Reply by Minister of Basic Education A Motshekga on questions posed in National Assembly for written reply, 9 October 2009
Dr J C Kloppers-Lourens (DA) to ask the Minister of Basic Education: Whether schools are giving the required guidance to parents that learners should preferably be taught in their mother tongue up to at least Grade 6; if not, why not; if so, (a) what does such guidance entail and (b)(i) how and (ii) when is this done?
(a) Section 29(2) of the SA Constitution makes provision for everyone “to receive education in the official language or languages of their choice in public educational institutions where that education is reasonably practicable.”
It is on this premise that the Language in Education Policy (LiEP) provides for schools (depending on their needs) to adopt either one language as a medium for learning (home language) or use two languages, a home language in the early grades and a second one later as language of learning. According to the LiEP, “Whichever route is followed, the underlying principle is to maintain home language(s) while providing access to and the effective acquisition of additional language(s). The National Curriculum Statement further recommends that “the learner’s home language should be used for learning and teaching wherever possible. This is particularly important in the Foundation Phase where children learn to read and write.”
However, since LiEP’s promulgation in 1997, many schools have continued to use primarily English and Afrikaans as languages of learning and teaching. Where African languages are used as languages of learning and teaching, they are used only in the Foundation Phase in schools serving predominantly ‘African’ learners, after which English takes over as the medium of instruction. The transition to English as the language of learning and teaching in these schools often happens too abruptly and often before learners have fully developed the necessary cognitive skills in their home languages.
It is against this background that the Language Colloquium, which was hosted by the then Minister of Education in 2006, recommended the use of mother tongue instruction up to grade six. In response to this recommendation, two provinces have initiated pilot projects to implement mother tongue instruction from grade one to six, namely, the Western Cape (sixteen (16) schools) and the Eastern Cape (one (1)
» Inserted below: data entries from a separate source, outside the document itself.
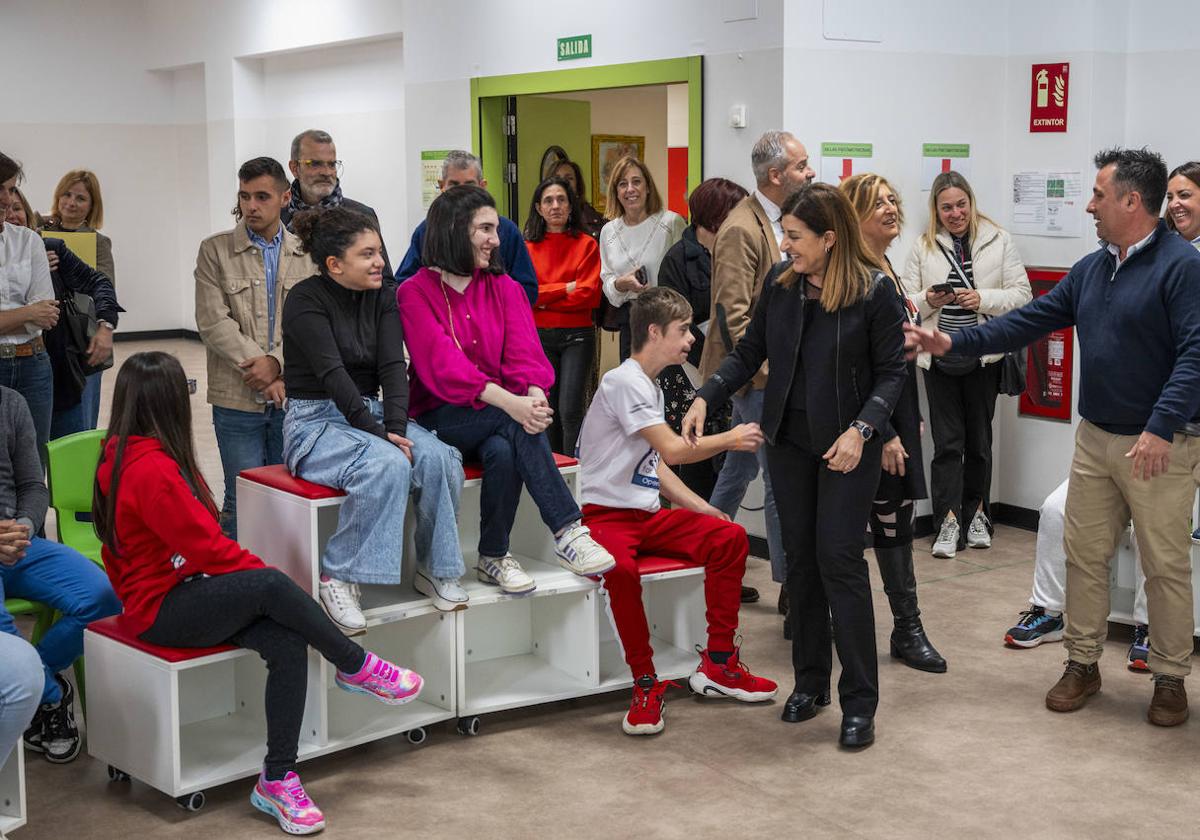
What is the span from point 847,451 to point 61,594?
2.18 m

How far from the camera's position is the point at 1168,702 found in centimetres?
406

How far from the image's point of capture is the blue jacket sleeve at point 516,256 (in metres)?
5.23

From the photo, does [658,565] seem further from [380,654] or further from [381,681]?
[381,681]

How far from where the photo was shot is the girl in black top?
375 centimetres

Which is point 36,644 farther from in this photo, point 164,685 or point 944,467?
point 944,467

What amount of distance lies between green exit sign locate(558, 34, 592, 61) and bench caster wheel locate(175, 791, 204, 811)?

At these pilot schools various methods or forms were used to give guidance to relevant stakeholders, including parents. Workshops, advocacy campaigns and meetings were conducted wherein parents from the participating school communities were informed about the objectives of the pilot project before it commenced. Regular parents’ session are held to update them on progress made. Parents were also informed about the grade six WCED systemic evaluation tests (through the medium of IsiXhosa), that demonstrated that learners from the pilot project schools have improved their literacy scores immensely. The Department of Basic Education has now decided to make this matter one of the critical priorities and look at specifically at the implementation of the LiEP in a manner that ensures that all children can learn from their first day at school.